Creating a user agent

A user agent is a client that initiates a request for a local service to establish a connection to a remote server.

About this task

An XML manager uses a user agent, for example, to retrieve resources from elsewhere on the network. The settings for a user agent can affect messages that a DataPower® service sends out.

Tip: The equivalent entry point in the CLI is the global user-agent command.
Each application domain has the default user agent. By default, the configuration of this user agent is as follows.
  • Allow a maximum of eight HTTP redirect messages before the target is declared as unreachable.
  • Set the idle timeout to 300 seconds before the connection times out and is closed.

Each policy type uses URL matching patterns. When a policy defines multiple entries, the policy evaluates each candidate URL against the matching pattern in sequential order. The policy applied to the candidate URL is the first matching pattern.
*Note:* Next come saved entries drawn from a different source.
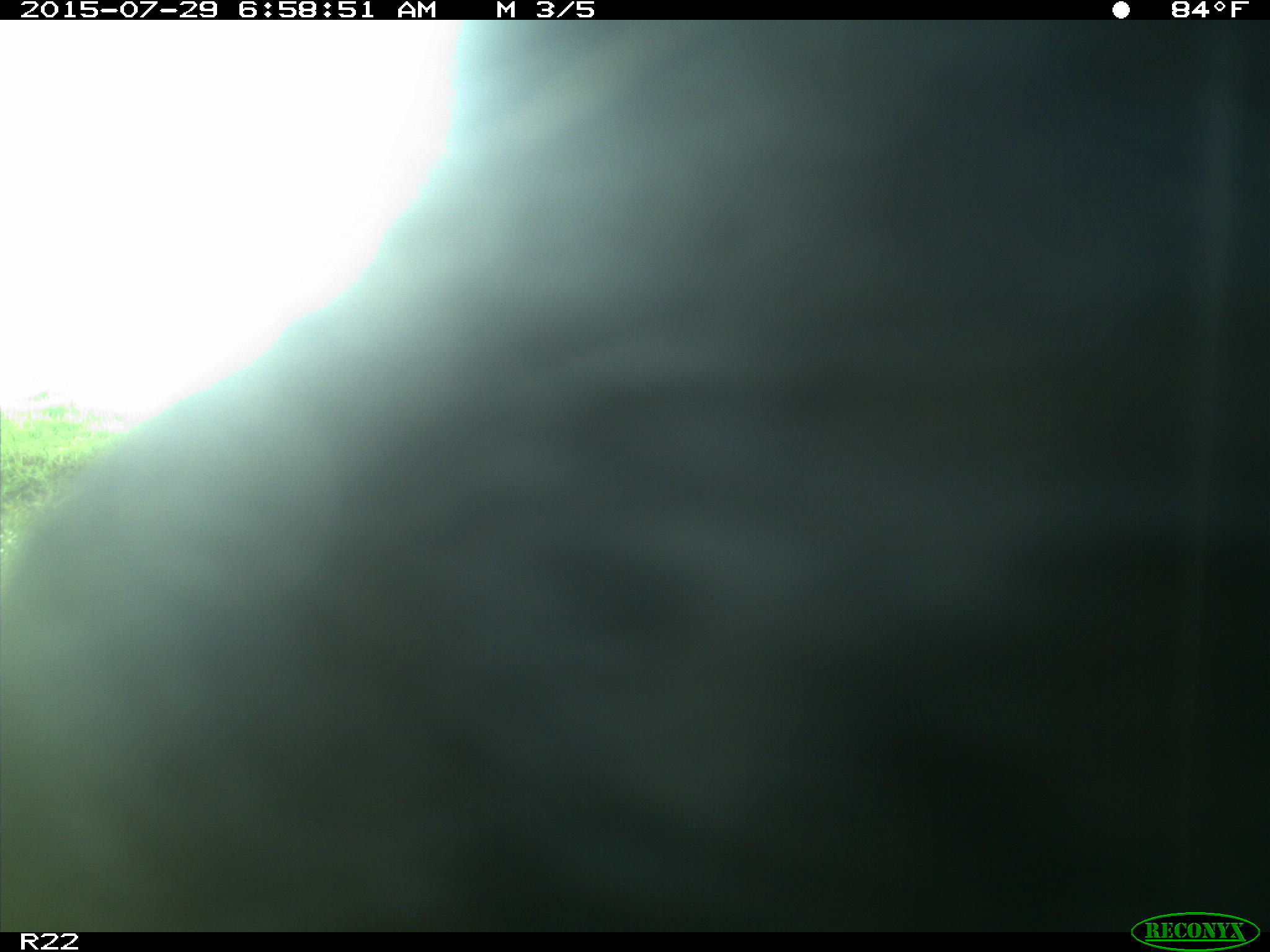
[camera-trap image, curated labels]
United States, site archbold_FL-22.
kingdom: Animalia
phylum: Chordata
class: Mammalia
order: Artiodactyla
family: Bovidae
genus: Bos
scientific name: Bos taurus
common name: domestic cow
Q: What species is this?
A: Bos taurus (domestic cow).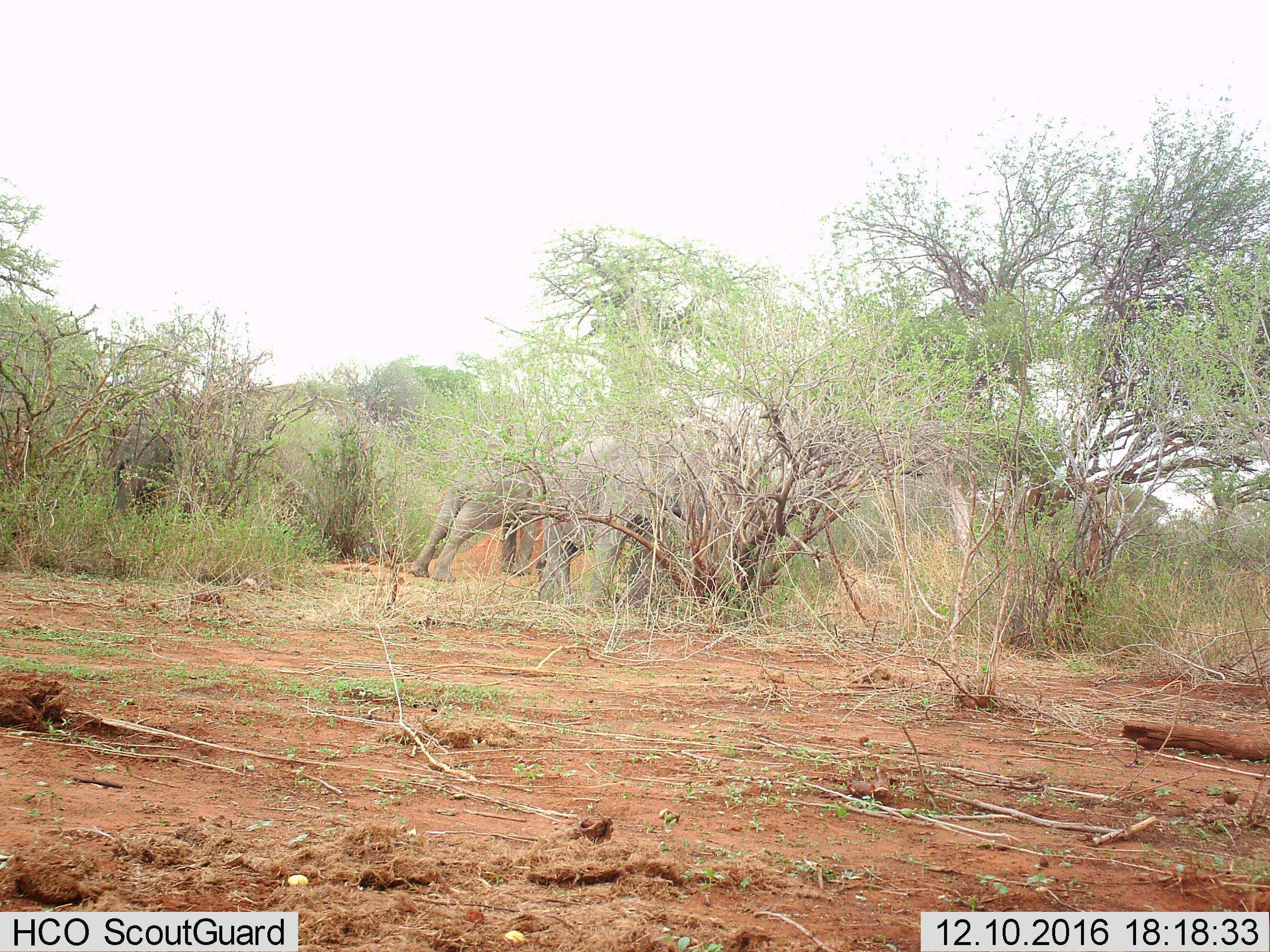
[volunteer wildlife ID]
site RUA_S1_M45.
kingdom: Animalia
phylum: Chordata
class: Mammalia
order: Proboscidea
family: Elephantidae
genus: Loxodonta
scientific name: Loxodonta africana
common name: african bush elephant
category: elephant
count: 3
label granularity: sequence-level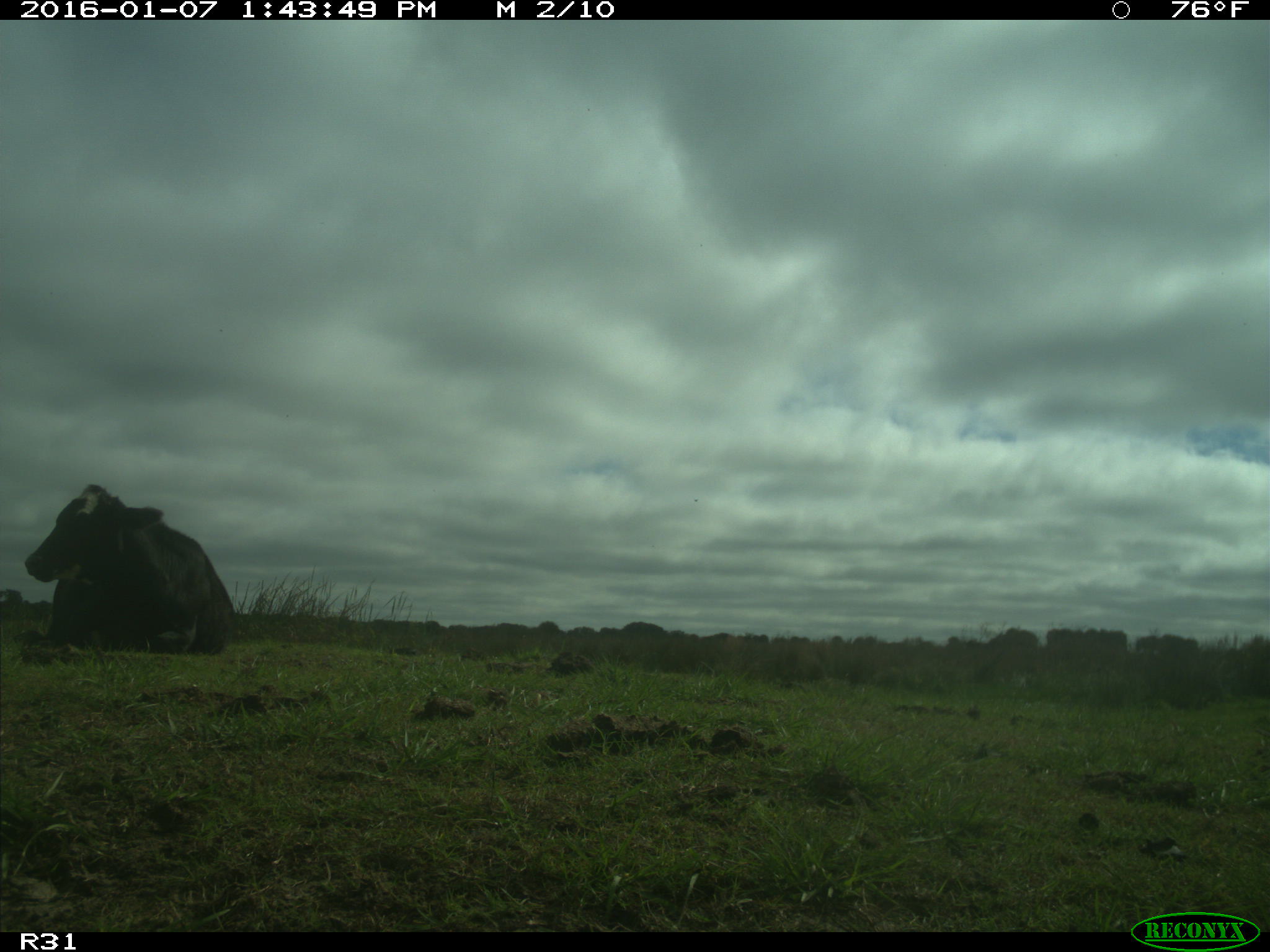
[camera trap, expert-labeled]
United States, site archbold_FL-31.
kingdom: Animalia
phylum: Chordata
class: Mammalia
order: Artiodactyla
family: Bovidae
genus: Bos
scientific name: Bos taurus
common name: domestic cow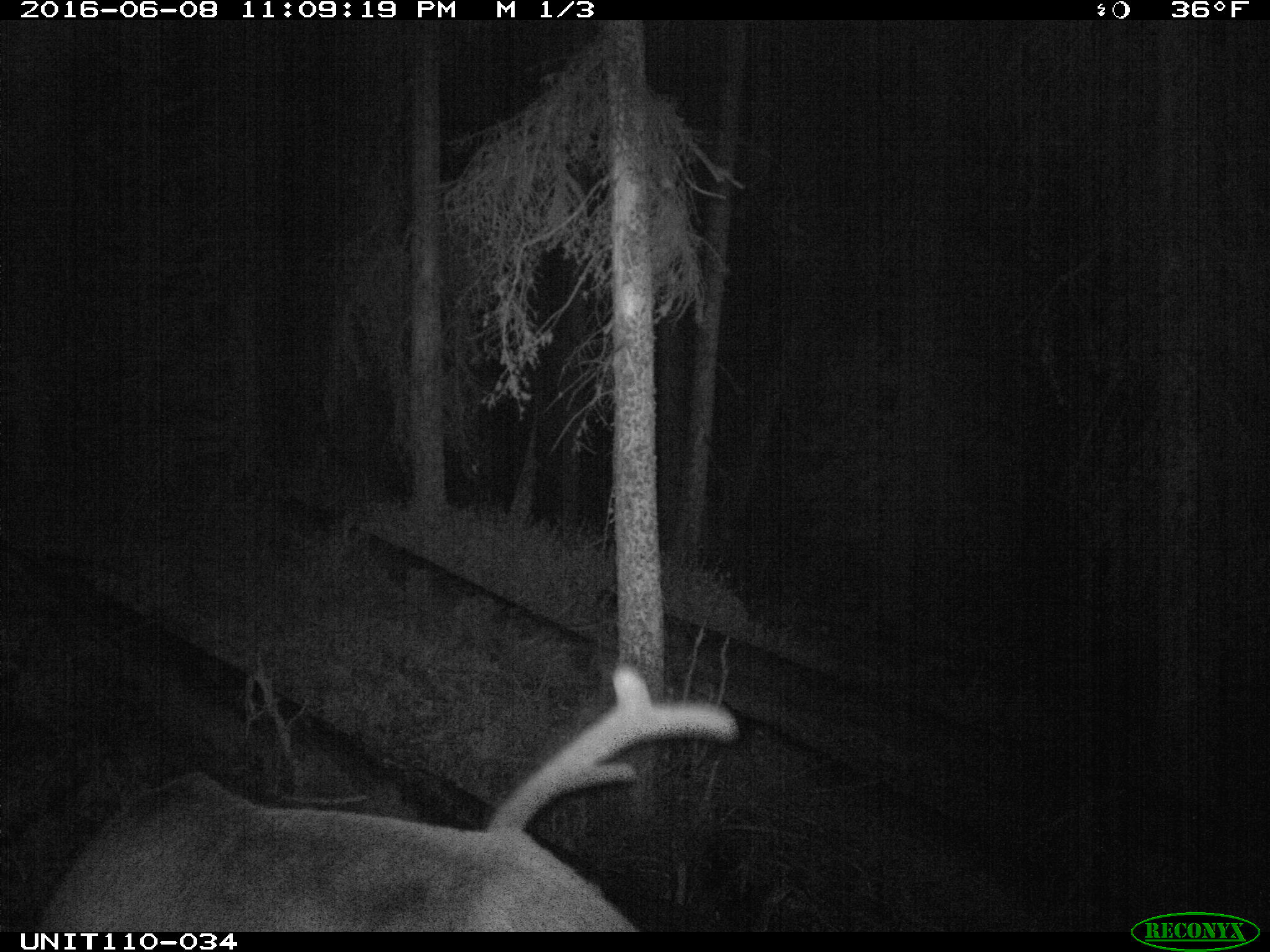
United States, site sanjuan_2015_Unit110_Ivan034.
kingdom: Animalia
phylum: Chordata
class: Mammalia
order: Artiodactyla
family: Cervidae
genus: Cervus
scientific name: Cervus elaphus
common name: red deer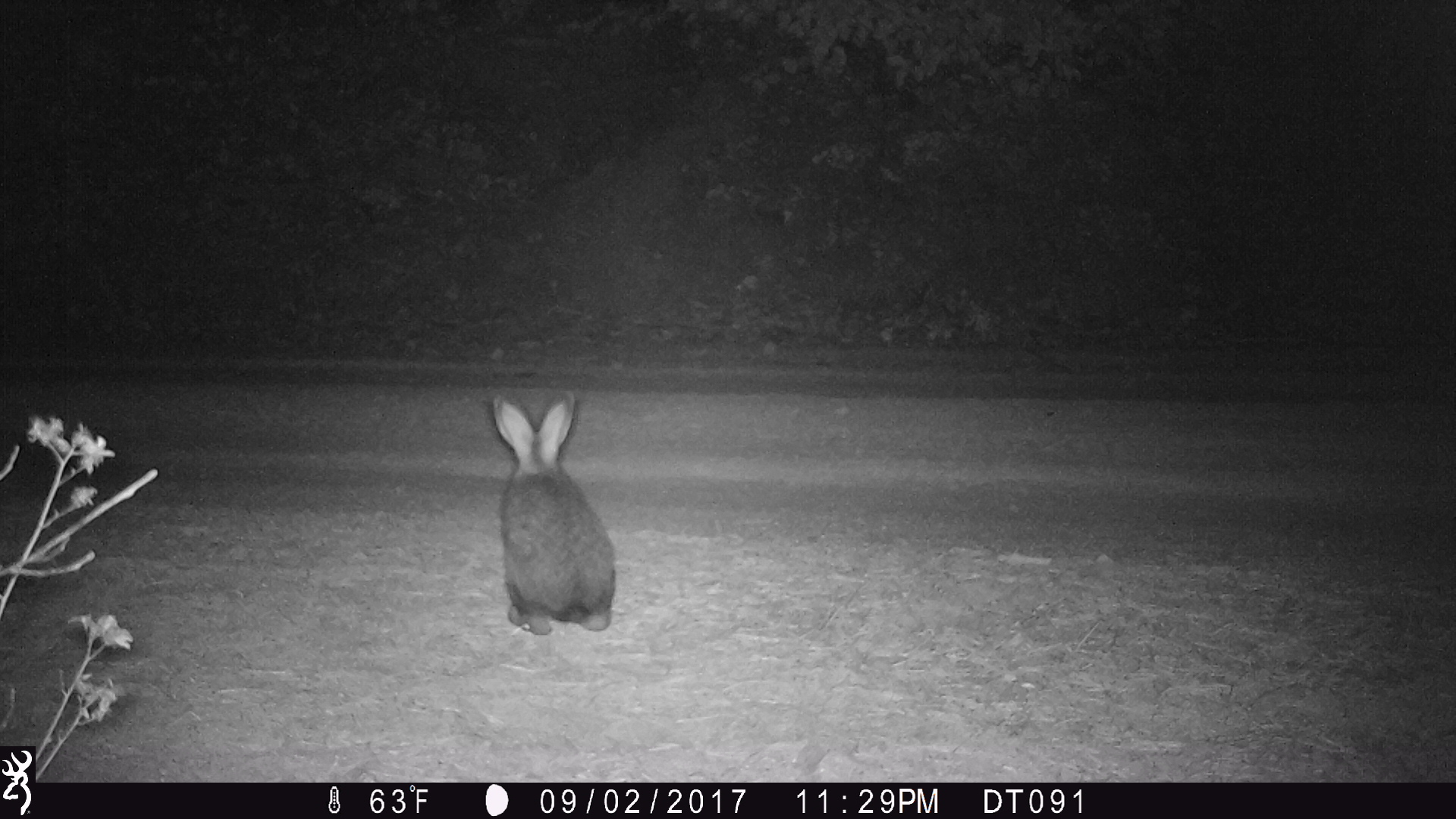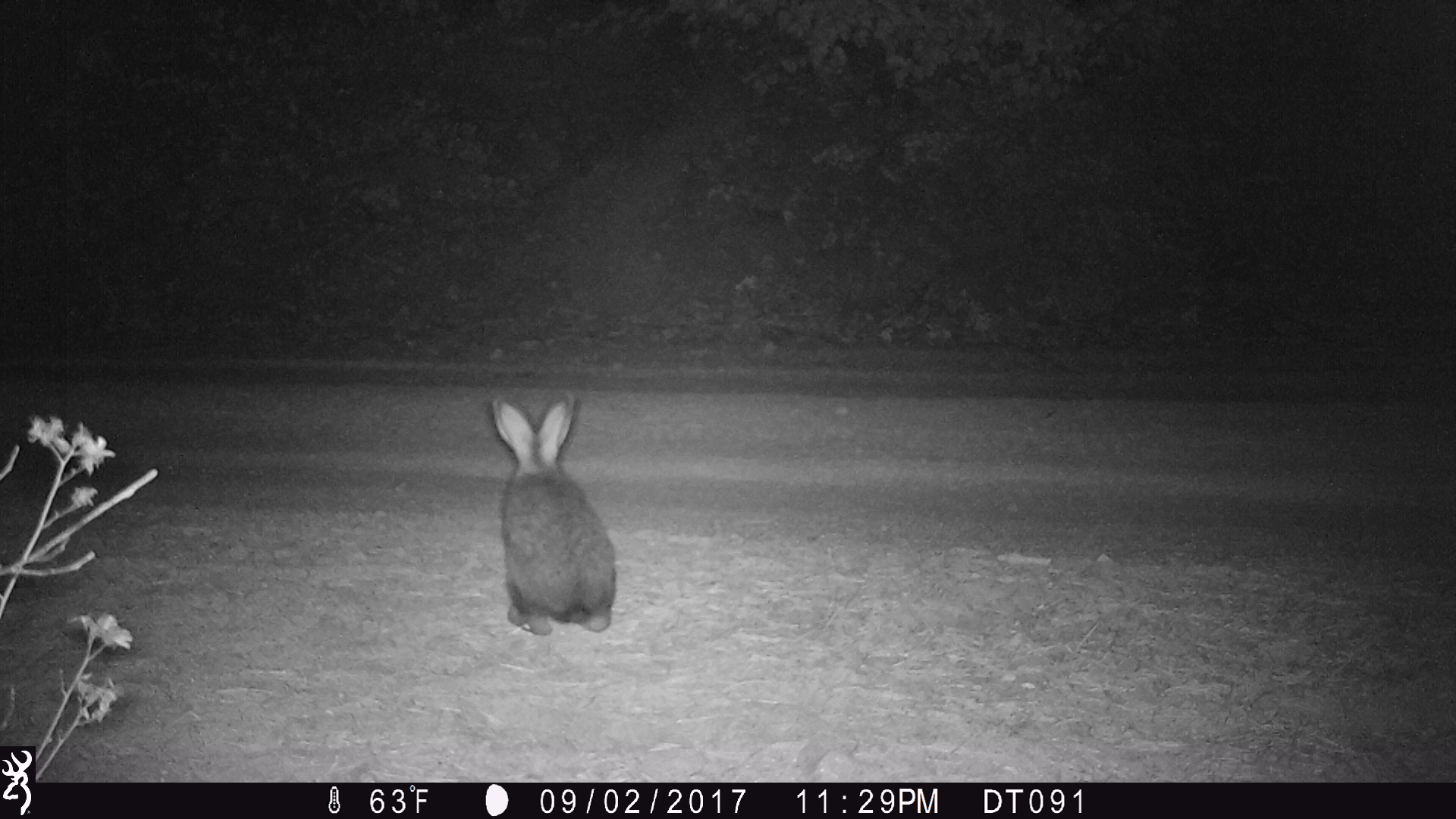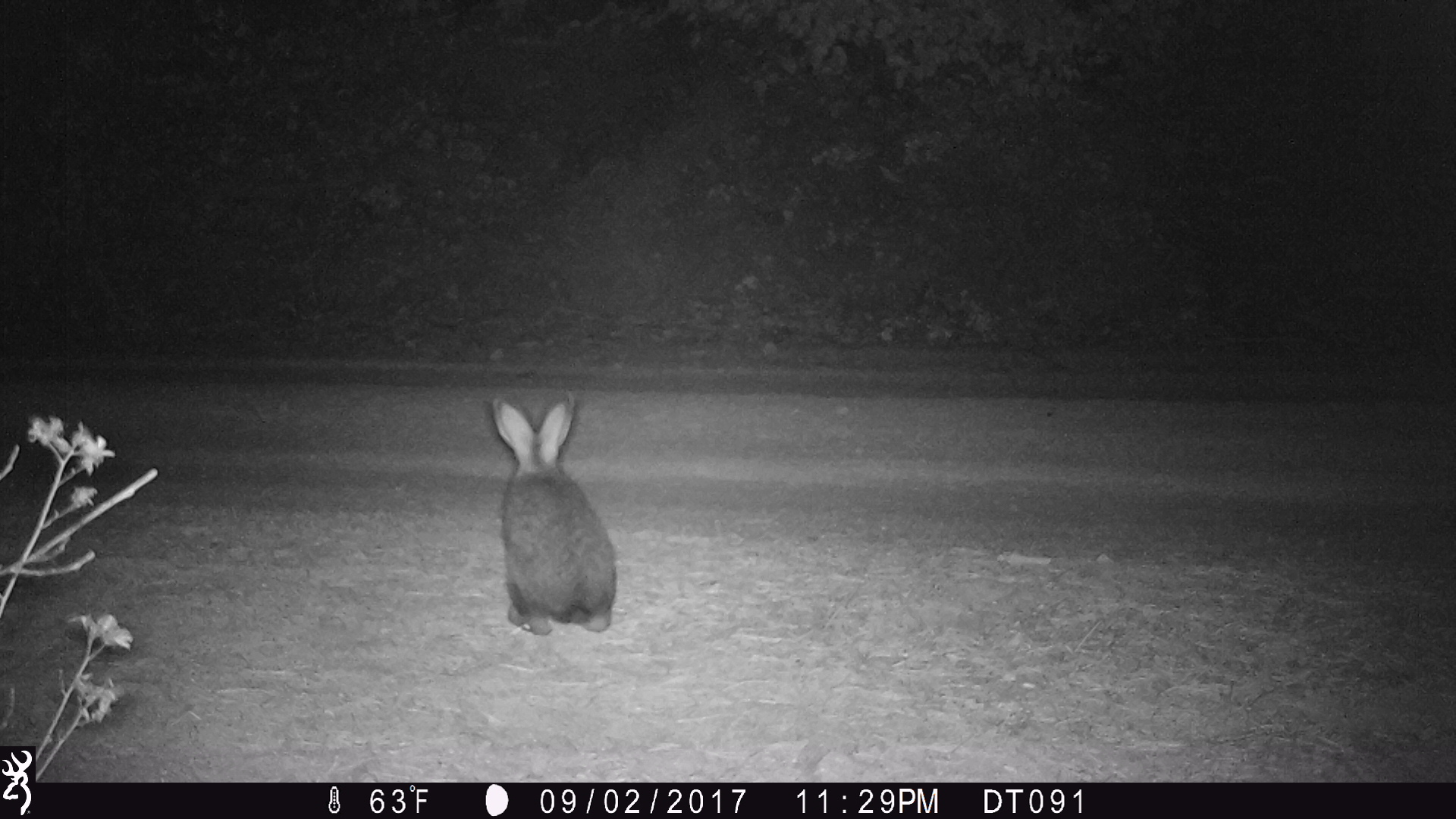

Therefore, order is important.

Procedure

  1. In the search field, enter user.
  2. From the search results, click User agent.
  3. Click Add.
  4. Define the basic properties - Name, administrative state, and comments.
  5. Optional: In the HTTP request-header field, specify the value the user agent transmits as the HTTP request-header field.
  6. Optional: In the Maximum redirects field, specify the maximum number of HTTP redirect messages to allow before the target is declared as unreachable.
  7. Optional: In the Timeout field, specify the idle timeout to allow before the connection times out and is closed.
  8. Click the Proxy policy tab to define HTTP proxy policies.
  9. Click the TLS profile policy tab to define secure connection policies for HTTP proxy servers.
  10. Click the Basic authentication policy tab to define basic authentication policies.
  11. Click the SOAPAction policy tab to define SOAP action policies.
  12. Click the Public key authentication policy tab to define public key authentication policies.
  13. Click the Allow compression policy tab to define policies that disable compression.
  14. Click the Header retention policy tab to define header retention policies.
  15. Click the Restrict to HTTP/1.0 policy (deprecated) tab to define HTTP/1.0 restriction policies.
  16. Click the HTTP version policy tab to define HTTP policies.
  17. Click the Header injection policy tab to define header injection policies.
  18. Click the Chunked upload policy tab to define policies that disable HTTP/1.1 chunked content encoding.
  19. Click the FTP client policy tab to define FTP client policies.
  20. Click the SMTP client policy tab to define SMTP client policies. These policies require the B2B feature.
  21. Click the SFTP client policy tab to define SFTP client policies.
  22. Click Apply to save changes to the running configuration.
  23. Click Save to save changes to the persisted configuration.